§ **Tasks and exercises**
1. List every sign the heaven essay gives as showing that the practice of holding high awareness while awake is working.
2. Write the next part of the essay on heaven as a state of mind, picking up after its final sentence.

start Selection

I enter heaven by feeling good, being happy and acknowledging when cool things happen in response. Cool things offered to me, by me, which tells me I have walked through the pearly gates. There, my Personal Trinity celebrates me. They celebrate my choices. Because my choices make All That Is more.

To me, heaven is not someplace I go when I die. After all, there is no such thing as death in the sense most people understand that word. Instead, heaven is a state of mind. It results as life shows me how much I am blessed. It results when I see and acknowledge all moments where my Personal Trinity showers me with what I want. I don’t see all those moments. I’m getting better at that though.

Never the less, when I do recognize every thing I want is coming to me, I get a wonderful feeling. That feeling tells me I’m connected to the best part of me. That larger part of me.

Connecting like that. That’s heaven. When I’m in that place, my world matches that state. So Earth for me becomes heavenly.

Today was that kind of day. I woke to satisfying, vivid adventures in my dream scape. After few moments of post-sleep focus, dream experiences feel as real as wake scape. I wake from my dreams feeling heavenly. I know that experience demonstrates my higher awareness kicked in. I know I can’t connect with that “other” reality so clearly if my awareness isn’t at a high level.

Vivid, delicious dreams indicate spiritual advancement.

I did my usual morning routine. Then I meditated for 20 minutes. It was bliss. I found my center, something I love doing in meditation’s stillness. That amplified my already positive feelings. Through specific meditational processes, I re-enter the awareness state in which dreams occur. I know when I recall dreams this way while awake, I practice standing in that high awareness I’m in when dreaming. Only I’m not dreaming.

Being in that high awareness while awake is important. That state is the same unrestricted state which creates physical realities as delicious as dream state realities. Nightly dreams come for many reasons. One reason is through dream experiences, I learn how to hold that non-resistant state while awake.

This practice is how I become a master creator. I know the practice works because of what happens in dream scape. Re-presencing dreams in wake state tells me it’s working too. I also know it’s working because of how I feel. Finally, I know it’s working because of what happens in daily life.

Like what happened the rest of this day for example.

· · ·

So, feeling great, I got ready for an eight-hour shift at what I’m calling my “bridging job”.

My bridging job is what I’m doing while I sooth my beliefs about lack and scarcity. I’m replacing those with beliefs about plenty and abundance and possibility. And about not tying my financial abundance to action taken.

I know this is working because my days are getting better and better, week after week and month after month. How do I know they’re getting better? One, I keep a journal. Two, I see miracles – or rather what seem like miracles – happen more and more.

Only they’re not miracles. They’re not miracles because I know this is how life is supposed to be when I’m positively focused. Here are some of the things that happened the day I wrote this.

• A manager told me today that I am on a list of preferred employees at my “bridging job”. I’ve only been there two weeks. I know this indicates positive results of my focus. It also foretells more positive things experiences.

end Selection
start Available data

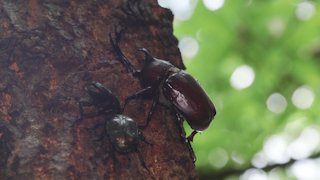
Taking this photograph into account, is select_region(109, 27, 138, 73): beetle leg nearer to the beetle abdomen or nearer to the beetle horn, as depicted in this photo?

end Available data

§ **Answers to the problems**
1. The essay gives four signs that the practice is working: what happens in dream scape, the experience of re-presencing dreams in wake state, how the writer feels, and what happens in daily life.

2.
• My whole shift was fun and full of happy moments. I know these experiences should not be discounted. They are the stuff of what makes life heaven.

•  When I checked in this morning, I was assigned a brand new, awesome Ram Van. It only had 48 miles on it. It had all the bells and whistles. My manager said don’t get attached to specific vans because we often trade vans once we get to our loading site. Today, she said we would switch as usual. But, when we got to the site, instead of switching vehicles, we moved our loads to the vehicles we already had.  So I got to drive that van the whole shift. Awesome!

• Mid morning, I received an enormous indication. My trainee and I arrived at our first stop. We were looking for this one lobby where we would deliver a package for a customer, since he wasn’t home. My trainee found it. We were about to drive over there. It was quite a ways away. But just then, a guy parked right next to our van. He got out of his car. At that moment, as we were walking up to our van, I got an intuition our package belonged to this guy. The impulse to ask him was strong. So I asked him. He was the customer! So we gave him the package and avoided having to drive to the lobby. My trainee was stunned. “How did you know that was our customer?” he asked with a look on his face as though I had done some Jedi mind trick. I told him my intuition told me. I said I listen to my intuition all the time. I said I like writing about events just like this in my journal. When I do, I said, my intuition delivers more experiences just like this.

• Later, we had a package for a customer who didn’t leave us the code to get in the secured apartment lobby. As it happened, a FedEx delivery driver showed up at the front door just when we did. And, of course, he had the code. We all walked up together, chatting the whole way. It was a wonderful moment to share positive stories with each other!

I’ve written before that little things that happen that tell me bigger things are on the way. I know they are on the way, not only because of these little things that happen more often, but also because of how I feel. I know I want really big things. I also know my Personal Trinity is working behind the scenes creating my future now. A future now jam-packed with what I want.

And the more I do those things the clearer my dreams get. The clearer my dreams get, the more I match that clarity in my waking reality. The more I do that, the better my awareness becomes. And the more my awareness allows me to see little positive signs. Signs that my dreams, large and small, are becoming real.

As all thathappens I know I’m on the way to my biggest dreams of all.

It feels great being Positively Focused. I can’t think of any better way to live.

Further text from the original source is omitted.